Lastly, dysbiosis in the gut microbiota can increase gut permeability, allowing the translocation of bacterial products such as lipopolysaccharides (LPS) into the bloodstream69,70. This phenomenon, called endotoxemia, may trigger an inflammatory response and contribute to insulin resistance and metabolic dysfunction in Malaysian Malay pregnant women with GDM.
It is important to note that the observed microbial variations may not solely be a cause but rather a consequence or marker of GDM. Further research is needed to establish causality and elucidate the complex interplay between gut microbiota, metabolic processes, and GDM development in Malaysian Malay pregnant women with GDM.
Study’s strengths
Overall, the study design and methodology possess several strengths that contribute to the quality and credibility of the findings. The prospective cohort design, inclusion of control and condition groups, comprehensive assessment of variables, utilization of advanced molecular techniques, and use of validated measurement tools collectively enhance the scientific rigor of the study. These strengths increase the reliability and generalizability of the findings, making them valuable contributions to the existing knowledge on the gut microbiome, GDM, and associated factors during pregnancy.

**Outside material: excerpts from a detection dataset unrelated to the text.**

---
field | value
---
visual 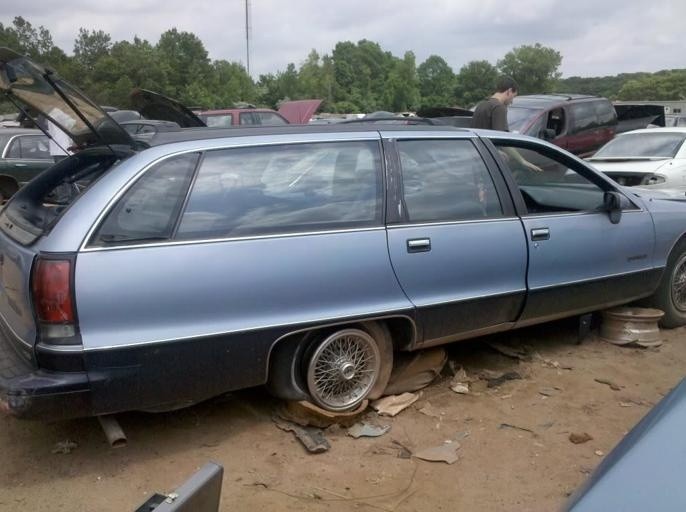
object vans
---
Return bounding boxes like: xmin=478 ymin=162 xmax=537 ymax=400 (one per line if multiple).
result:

Study’s limitations and potential sources of bias
While this study has provided valuable insights into the gut microbiome to GDM and pregnancy outcomes, it also acknowledged and explored the limitations and potential sources of bias that may have influenced the results. One potential limitation is the relatively small sample size of the study. The sample size in both the GDM and non-GDM groups may limit the generalizability of the findings to larger populations. A larger sample size would allow for more robust statistical analyses and uncover additional associations. Furthermore, the study was conducted at only two clinics in the southern part of Malaysia, which may introduce some site-specific biases and limit the generalizability of the findings to another setting or population within Malaysia and worldwide. Secondly, the study relied on self-reported measures for various variables, including dietary intake, physical activity, and lifestyle factors. Self-reported data are subject to recall bias and social desirability bias, which may impact the accuracy and reliability of the information collected. Thirdly, the study’s findings are based on associations and correlations rather than mechanistic explanations. The underlying mechanisms remain unclear, but the associations between the gut microbiome and various factors have been identified.